# New Jackson Cuda 12



## BassMaster19 (May 22, 2008)

Hey Guys, I have been wanting to get into Kayak fishing for some time now so i could fish the electric only lakes where i cant take my bass boat. I did some research and decided on the Jackson Cuda 12, it seemed to have the best reviews and the coolest features. I got the Limon color and i think it looks awesome! I couldn't be happier with it and it is very comfortable and stable. I went with an Aqua Bound Stingray Carbon paddle and it is very light and nice. Here are some pics! Let me know what you guys think. Enjoy!


----------



## DC9781 (Apr 3, 2009)

That is one awesome boat. Love the color you chose. I would've picked that as well!


----------



## stex1220 (Mar 23, 2009)

Nice kayak......I love the color should make it easy to see you


----------



## BassMaster19 (May 22, 2008)

Thanks guys, yeah it is bright for sure and i believe it is the coolest color jackson offers!


----------



## backlashed (Mar 19, 2011)

Looks great, I'm loving my 'Cuda 14 here in North Carolina, when I can get out. 

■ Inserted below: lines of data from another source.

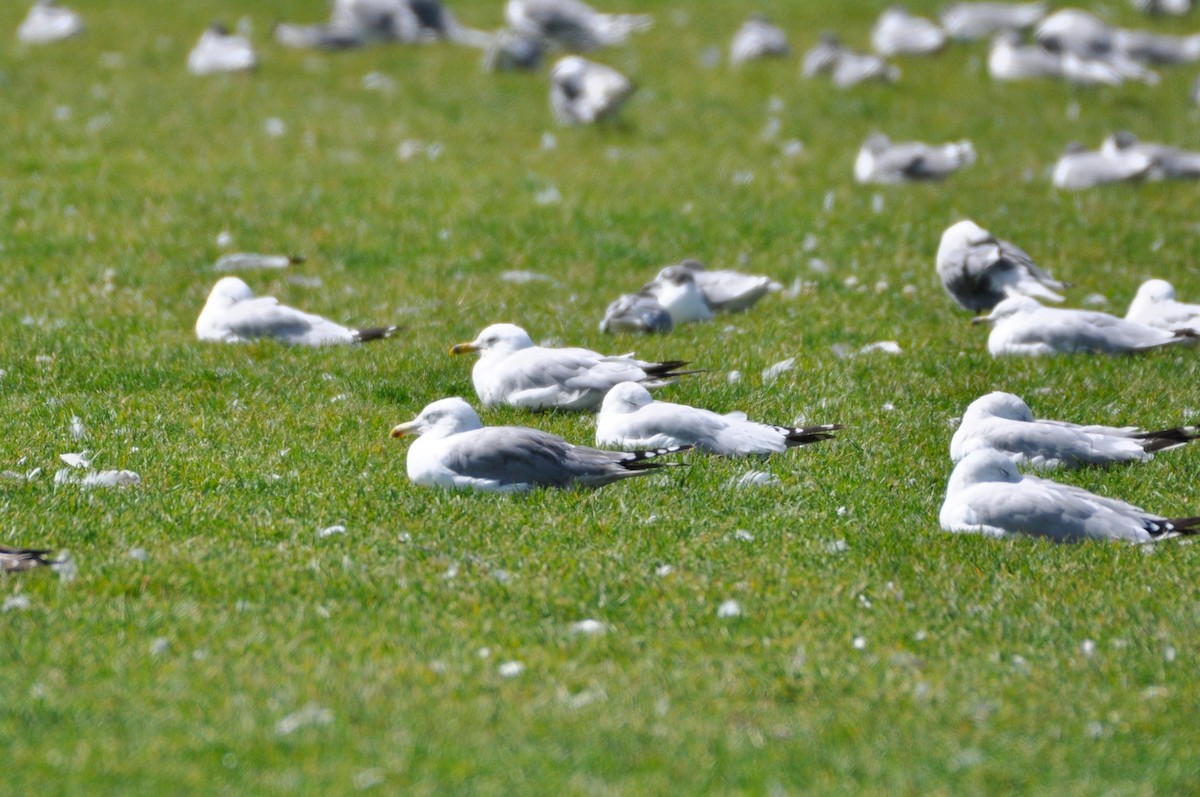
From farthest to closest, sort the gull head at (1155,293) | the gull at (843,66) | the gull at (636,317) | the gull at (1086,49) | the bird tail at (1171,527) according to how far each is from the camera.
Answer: the gull at (1086,49) → the gull at (843,66) → the gull head at (1155,293) → the gull at (636,317) → the bird tail at (1171,527)

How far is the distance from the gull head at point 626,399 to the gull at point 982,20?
663 inches

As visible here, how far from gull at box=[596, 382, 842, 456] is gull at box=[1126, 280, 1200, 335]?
11.2 ft

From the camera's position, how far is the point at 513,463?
662 cm

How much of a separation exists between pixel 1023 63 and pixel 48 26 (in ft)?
47.8

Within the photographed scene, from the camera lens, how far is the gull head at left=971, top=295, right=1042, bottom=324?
9555mm

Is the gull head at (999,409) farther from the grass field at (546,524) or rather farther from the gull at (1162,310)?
the gull at (1162,310)

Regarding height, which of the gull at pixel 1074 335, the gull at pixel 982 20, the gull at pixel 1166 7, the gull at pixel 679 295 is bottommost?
the gull at pixel 1166 7

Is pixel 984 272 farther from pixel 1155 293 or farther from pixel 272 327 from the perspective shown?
pixel 272 327

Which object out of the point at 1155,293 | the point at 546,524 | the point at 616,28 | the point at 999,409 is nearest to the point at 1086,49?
the point at 616,28


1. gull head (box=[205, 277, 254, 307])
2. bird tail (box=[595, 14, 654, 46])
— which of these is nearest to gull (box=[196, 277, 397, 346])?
gull head (box=[205, 277, 254, 307])

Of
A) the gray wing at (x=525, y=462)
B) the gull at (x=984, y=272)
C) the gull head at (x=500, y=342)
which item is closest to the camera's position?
the gray wing at (x=525, y=462)

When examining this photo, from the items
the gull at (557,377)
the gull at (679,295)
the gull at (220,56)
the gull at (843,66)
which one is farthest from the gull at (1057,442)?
the gull at (220,56)

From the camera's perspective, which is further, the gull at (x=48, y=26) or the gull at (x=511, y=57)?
the gull at (x=48, y=26)

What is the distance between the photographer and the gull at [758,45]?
20.5 metres
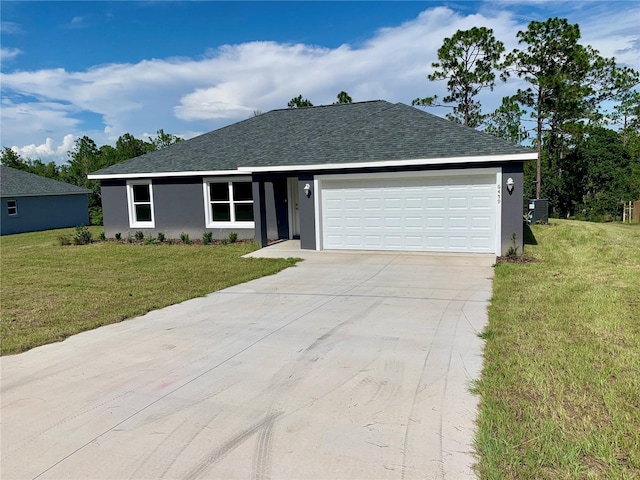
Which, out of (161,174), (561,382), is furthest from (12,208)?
(561,382)

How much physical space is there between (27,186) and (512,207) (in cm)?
2730

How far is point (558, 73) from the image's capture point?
25.7m

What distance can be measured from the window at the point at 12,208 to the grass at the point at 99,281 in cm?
1062

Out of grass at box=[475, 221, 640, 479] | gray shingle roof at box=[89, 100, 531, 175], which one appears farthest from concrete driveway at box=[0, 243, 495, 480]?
gray shingle roof at box=[89, 100, 531, 175]

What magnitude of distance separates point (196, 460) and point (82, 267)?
10189mm

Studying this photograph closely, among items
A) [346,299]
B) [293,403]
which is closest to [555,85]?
[346,299]

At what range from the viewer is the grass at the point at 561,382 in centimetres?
288

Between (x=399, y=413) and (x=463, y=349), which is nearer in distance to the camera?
(x=399, y=413)

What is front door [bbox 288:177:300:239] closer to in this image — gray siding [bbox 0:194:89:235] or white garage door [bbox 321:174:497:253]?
white garage door [bbox 321:174:497:253]

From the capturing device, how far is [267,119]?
61.9ft

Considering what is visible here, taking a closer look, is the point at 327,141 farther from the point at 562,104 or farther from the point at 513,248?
the point at 562,104

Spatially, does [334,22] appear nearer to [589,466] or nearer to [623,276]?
[623,276]

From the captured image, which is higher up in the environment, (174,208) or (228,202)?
(228,202)

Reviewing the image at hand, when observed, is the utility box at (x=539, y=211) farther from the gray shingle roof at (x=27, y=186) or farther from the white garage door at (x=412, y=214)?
the gray shingle roof at (x=27, y=186)
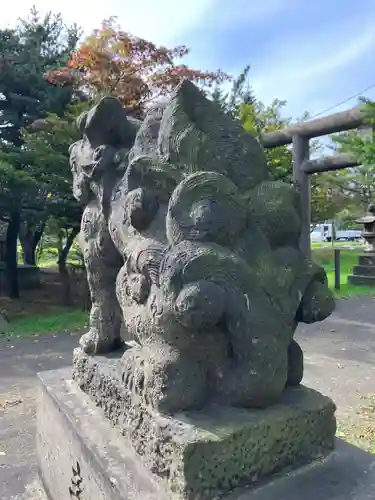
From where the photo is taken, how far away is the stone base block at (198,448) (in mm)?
1182

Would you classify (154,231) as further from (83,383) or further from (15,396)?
(15,396)

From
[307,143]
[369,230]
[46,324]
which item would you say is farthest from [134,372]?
[369,230]

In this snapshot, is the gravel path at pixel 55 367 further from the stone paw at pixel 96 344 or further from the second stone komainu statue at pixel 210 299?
the second stone komainu statue at pixel 210 299

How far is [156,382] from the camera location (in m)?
1.30

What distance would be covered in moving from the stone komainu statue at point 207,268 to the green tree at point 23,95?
18.3ft

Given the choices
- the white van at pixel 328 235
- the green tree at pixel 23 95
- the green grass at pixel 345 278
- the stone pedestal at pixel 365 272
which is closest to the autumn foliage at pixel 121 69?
the green tree at pixel 23 95

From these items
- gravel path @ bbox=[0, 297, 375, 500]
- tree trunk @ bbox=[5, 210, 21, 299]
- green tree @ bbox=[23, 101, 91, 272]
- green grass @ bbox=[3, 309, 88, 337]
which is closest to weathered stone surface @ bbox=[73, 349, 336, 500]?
gravel path @ bbox=[0, 297, 375, 500]

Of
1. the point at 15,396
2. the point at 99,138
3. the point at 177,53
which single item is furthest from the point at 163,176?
the point at 177,53

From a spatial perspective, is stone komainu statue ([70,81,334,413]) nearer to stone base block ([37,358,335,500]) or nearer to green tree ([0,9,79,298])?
stone base block ([37,358,335,500])

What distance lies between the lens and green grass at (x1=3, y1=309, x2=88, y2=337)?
607cm

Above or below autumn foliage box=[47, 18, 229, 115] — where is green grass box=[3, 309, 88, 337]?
below

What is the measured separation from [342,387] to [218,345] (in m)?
2.79

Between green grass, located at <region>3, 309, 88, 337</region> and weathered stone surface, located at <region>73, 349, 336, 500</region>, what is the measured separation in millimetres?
4828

Posted using Outdoor Hub Campfire


----------



## shwookie (Jun 15, 2007)

If I paddled any kind of flat water, that would of been my boat instead of a coosa.


----------



## BornWithGills (Feb 26, 2006)

Looks sweet!


Posted using Outdoor Hub Campfire


----------



## Boostedawdfun (Sep 15, 2012)

Love the color


----------



## BassMaster19 (May 22, 2008)

Thanks Guys!


----------



## rustyfish (Apr 27, 2004)

Thats a sweet color sure beats my beige. Nice looking yak. Looks like you are starting out right.


----------



## schust75 (Jun 12, 2013)

I went with the camo, but almost went with the Limon. Hard to go wrong with any of them and man are they fun to use!


----------



## BassMaster19 (May 22, 2008)

Thanks guys. I started dressing it up a bit with a few decals and then i made a set of stands for it out of PVC. Love this thing.


----------



## Yakphisher (Jul 9, 2013)

Nice looking yak.


----------



## StuckAtHome (Apr 29, 2004)

Nice stand, I'd store it upside down though, and cover from the sun, can make the boat brittle and fade.

Sent from my SCH-I605 using Ohub Campfire mobile app


----------